Michael Robichaud, vice president of global sponsorships for MasterCard Worldwide, talks about spending on sports in today’s marketplace (and what that does to an overall budget), and shares his thoughts on how to capitalize on the passion of fans.

Photo by: MARC BRYAN-BROWN
It’s not necessarily the number of properties you have, but sports are obviously expensive. You’ve got a Champions League, World Cup, any of those things — and it just so skews your spend just because of those big numbers that sit in there. You could have 50 other arts and entertainment, music, and they just don’t necessarily cost that much.


Global golf:
It doesn’t matter if it’s the PGA Tour, the European Tour, the Ryder Cup … I certainly believe with the events and the amount of money being put into the sport, I definitely consider that a global property. So that’s probably the one [where] we’re the most active. We can send players over to different events. We can do stuff with our banks. We can do stuff with different geographies that matter to us, different cities that we’re trying to grow.

Working with players: What we like about players is they’re very reasonably flexible. You can kind of move them around. We sent Graeme McDowell over to Northern Ireland to do an unbelievably great event for one of our big banks over in the U.K. We can create and customize that event for them. You see our brand on different players. AmEx is a big sponsor to the U.S. Open, so I can’t do anything there, but we’ve got our players in the U.S. Open, so you’re at least still involved in some ways. We can go across all the different tiers.

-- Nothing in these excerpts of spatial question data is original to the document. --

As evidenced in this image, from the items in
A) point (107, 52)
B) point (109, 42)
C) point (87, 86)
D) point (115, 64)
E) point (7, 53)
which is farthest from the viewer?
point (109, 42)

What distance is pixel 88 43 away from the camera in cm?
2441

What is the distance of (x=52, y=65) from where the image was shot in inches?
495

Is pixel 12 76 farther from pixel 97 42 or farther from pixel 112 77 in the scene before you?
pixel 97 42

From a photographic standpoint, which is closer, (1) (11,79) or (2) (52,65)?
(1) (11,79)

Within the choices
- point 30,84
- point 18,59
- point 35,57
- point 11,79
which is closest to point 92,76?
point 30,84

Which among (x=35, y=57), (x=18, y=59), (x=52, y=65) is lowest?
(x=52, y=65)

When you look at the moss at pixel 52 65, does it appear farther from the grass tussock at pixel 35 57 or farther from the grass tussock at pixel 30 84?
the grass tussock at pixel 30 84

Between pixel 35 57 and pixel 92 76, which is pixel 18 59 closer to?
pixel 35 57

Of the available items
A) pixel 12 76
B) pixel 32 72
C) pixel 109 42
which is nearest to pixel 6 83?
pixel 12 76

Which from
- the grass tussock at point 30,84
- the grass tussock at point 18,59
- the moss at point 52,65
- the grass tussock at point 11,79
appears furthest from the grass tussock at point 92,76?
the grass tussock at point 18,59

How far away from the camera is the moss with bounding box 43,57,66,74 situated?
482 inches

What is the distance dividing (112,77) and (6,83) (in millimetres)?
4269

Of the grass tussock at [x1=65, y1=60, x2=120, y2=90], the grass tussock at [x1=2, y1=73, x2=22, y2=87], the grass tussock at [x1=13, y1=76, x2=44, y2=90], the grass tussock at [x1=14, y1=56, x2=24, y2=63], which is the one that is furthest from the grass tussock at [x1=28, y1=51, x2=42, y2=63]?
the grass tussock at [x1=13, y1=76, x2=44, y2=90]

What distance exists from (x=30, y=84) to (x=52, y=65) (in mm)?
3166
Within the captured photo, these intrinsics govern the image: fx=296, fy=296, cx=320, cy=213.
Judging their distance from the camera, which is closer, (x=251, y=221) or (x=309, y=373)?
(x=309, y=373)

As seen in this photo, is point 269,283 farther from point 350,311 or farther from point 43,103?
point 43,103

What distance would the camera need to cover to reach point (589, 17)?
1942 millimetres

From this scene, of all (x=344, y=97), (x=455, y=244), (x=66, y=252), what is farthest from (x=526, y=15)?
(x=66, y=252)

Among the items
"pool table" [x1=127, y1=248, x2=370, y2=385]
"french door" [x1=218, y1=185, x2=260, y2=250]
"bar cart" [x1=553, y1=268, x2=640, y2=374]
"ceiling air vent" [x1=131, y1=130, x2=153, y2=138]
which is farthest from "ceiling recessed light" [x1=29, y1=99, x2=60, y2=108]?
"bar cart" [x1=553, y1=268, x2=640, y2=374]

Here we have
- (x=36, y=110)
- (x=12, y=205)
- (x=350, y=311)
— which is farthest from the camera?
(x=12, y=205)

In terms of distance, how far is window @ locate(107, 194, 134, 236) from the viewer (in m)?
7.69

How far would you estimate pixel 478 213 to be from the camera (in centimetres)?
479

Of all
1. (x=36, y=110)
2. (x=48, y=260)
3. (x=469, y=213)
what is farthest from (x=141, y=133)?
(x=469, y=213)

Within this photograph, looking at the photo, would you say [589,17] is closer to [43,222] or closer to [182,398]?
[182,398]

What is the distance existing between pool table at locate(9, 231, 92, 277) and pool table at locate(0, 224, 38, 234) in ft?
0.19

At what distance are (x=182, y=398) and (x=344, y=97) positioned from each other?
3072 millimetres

Where content comes from: You don’t want to necessarily drive it by the brand. You want the users to do it; they create their own conversations. It’s not like the Jets or Denver were out creating the Tebow tweets. They just happened because that’s what fans were talking about.

The fuel: For us, we just talk about passion. We’re all in this business for the passion.

Why that’s important: As brands, we just want to intercept that and be wherever that point of passion is and then do the best you can to be relevant somehow so that when they’re there absorbing it, you’re relevant. You don’t want to distract from it or get in the way, but you want to be a part of it.